From The Journal of the American Medical Association (JAMA)…
Overshadowed by the Zika epidemic, concerns about terrorism and security, and the US presidential election, the global HIV/AIDS pandemic persists, with 2.1 million new HIV infections and 1.1 million deaths worldwide in 2015 (http://bit.ly/2ambo2P). The 21st International AIDS Conference in Durban, South Africa, in July highlighted the remarkable progress since 2000, when the conference was last held in Durban and very few people in Africa received antiretroviral therapy.

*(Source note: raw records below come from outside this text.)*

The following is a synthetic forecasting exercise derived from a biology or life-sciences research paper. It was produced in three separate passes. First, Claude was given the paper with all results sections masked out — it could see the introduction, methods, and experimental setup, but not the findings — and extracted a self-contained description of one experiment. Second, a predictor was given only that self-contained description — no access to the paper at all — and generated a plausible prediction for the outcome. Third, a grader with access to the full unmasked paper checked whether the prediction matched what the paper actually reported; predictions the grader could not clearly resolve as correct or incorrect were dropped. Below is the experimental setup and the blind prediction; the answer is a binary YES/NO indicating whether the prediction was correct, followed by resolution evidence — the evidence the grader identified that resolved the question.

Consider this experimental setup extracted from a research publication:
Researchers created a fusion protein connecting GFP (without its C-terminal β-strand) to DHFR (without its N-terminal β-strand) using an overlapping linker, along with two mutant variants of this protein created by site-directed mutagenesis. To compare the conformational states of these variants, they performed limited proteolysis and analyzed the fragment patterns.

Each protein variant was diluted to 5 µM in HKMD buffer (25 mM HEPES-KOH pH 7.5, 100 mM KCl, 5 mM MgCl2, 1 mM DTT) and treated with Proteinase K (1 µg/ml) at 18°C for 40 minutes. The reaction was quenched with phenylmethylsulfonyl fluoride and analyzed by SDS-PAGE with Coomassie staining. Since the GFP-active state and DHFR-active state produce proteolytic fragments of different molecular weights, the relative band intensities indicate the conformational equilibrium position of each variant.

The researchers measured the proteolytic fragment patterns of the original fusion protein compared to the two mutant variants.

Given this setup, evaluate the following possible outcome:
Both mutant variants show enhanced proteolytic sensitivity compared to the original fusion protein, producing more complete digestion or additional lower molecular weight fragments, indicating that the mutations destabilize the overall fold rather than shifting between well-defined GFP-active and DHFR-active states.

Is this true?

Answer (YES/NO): NO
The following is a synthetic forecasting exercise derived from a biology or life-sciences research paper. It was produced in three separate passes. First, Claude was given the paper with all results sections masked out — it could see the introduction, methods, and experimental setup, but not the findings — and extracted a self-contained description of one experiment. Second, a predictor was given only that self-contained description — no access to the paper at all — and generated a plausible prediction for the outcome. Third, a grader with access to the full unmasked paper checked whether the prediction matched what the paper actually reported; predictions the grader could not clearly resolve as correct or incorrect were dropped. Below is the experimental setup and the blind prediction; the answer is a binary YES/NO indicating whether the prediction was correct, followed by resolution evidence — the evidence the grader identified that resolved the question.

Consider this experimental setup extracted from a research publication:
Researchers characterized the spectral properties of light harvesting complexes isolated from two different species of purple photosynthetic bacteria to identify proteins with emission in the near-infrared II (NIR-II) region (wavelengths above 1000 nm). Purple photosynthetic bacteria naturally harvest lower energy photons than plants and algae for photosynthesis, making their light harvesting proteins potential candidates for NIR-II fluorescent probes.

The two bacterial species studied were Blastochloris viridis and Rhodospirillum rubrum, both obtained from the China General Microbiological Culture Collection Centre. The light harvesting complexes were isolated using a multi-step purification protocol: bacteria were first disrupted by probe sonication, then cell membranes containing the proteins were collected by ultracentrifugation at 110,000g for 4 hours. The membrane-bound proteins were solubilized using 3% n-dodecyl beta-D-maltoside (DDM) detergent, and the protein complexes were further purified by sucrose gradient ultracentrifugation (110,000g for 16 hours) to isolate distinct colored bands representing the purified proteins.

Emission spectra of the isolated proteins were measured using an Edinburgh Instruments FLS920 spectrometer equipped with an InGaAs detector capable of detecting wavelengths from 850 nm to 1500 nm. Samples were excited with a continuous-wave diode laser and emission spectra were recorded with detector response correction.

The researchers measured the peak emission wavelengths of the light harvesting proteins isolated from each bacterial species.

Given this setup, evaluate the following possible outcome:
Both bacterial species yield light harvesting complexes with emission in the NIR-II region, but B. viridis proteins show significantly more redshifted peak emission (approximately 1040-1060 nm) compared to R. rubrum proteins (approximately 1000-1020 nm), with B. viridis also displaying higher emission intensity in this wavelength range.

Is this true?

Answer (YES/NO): NO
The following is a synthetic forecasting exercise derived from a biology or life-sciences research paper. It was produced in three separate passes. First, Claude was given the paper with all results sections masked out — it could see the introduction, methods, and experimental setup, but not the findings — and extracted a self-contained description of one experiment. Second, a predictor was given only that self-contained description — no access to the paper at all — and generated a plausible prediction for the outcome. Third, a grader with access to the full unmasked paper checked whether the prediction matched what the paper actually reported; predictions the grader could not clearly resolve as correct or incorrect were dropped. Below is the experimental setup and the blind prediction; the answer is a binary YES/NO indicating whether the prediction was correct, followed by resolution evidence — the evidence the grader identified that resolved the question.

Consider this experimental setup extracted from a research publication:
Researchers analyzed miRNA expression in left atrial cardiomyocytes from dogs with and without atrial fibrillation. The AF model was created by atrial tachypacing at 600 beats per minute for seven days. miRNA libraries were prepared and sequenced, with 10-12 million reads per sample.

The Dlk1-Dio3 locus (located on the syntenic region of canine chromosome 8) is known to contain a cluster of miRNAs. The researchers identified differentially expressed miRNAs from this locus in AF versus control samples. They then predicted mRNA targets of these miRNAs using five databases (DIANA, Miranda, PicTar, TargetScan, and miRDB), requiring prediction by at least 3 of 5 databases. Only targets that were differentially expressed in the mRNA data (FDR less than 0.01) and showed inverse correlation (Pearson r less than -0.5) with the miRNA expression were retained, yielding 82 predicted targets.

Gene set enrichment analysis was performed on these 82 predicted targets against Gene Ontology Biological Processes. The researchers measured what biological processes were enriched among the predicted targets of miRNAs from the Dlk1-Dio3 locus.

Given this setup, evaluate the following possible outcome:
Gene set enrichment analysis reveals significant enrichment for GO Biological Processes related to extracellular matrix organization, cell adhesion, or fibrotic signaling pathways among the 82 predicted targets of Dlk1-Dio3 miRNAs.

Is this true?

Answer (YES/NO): NO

At present, 3.4 million people in South Africa are being treated for HIV infection, more than in any other country in the world; between 2005 and 2015 overall life expectancy at birth in South Africa increased from 53.5 years to 62.5 years (http://bit.ly/1swJbPo). In 2000, 490 000 new HIV infections occurred among children throughout the world; in 2010 the figure decreased to 290 000 and in 2015 to 150 000 (http://bit.ly/2ambo2P). Unlike the $10 000 annual cost of HIV treatment in 2000, the price tag for some first-line antiretroviral regimens now is only $100 per year.
The recent conference aimed to catalyze the work that remains—further scientific advances, addressing stigma, discrimination and other structural barriers within society, and securing the political commitment, including financial resources for prevention, diagnosis and treatment (http://bit.ly/2960ttk). However, fewer people may have been listening than in the past. Among the more than 15 000 participants from 153 countries, including 800 media delegates, few journalists from a US newspaper or television network were on-site in Durban. Although the conference was covered from afar, it was relatively underreported in the United States.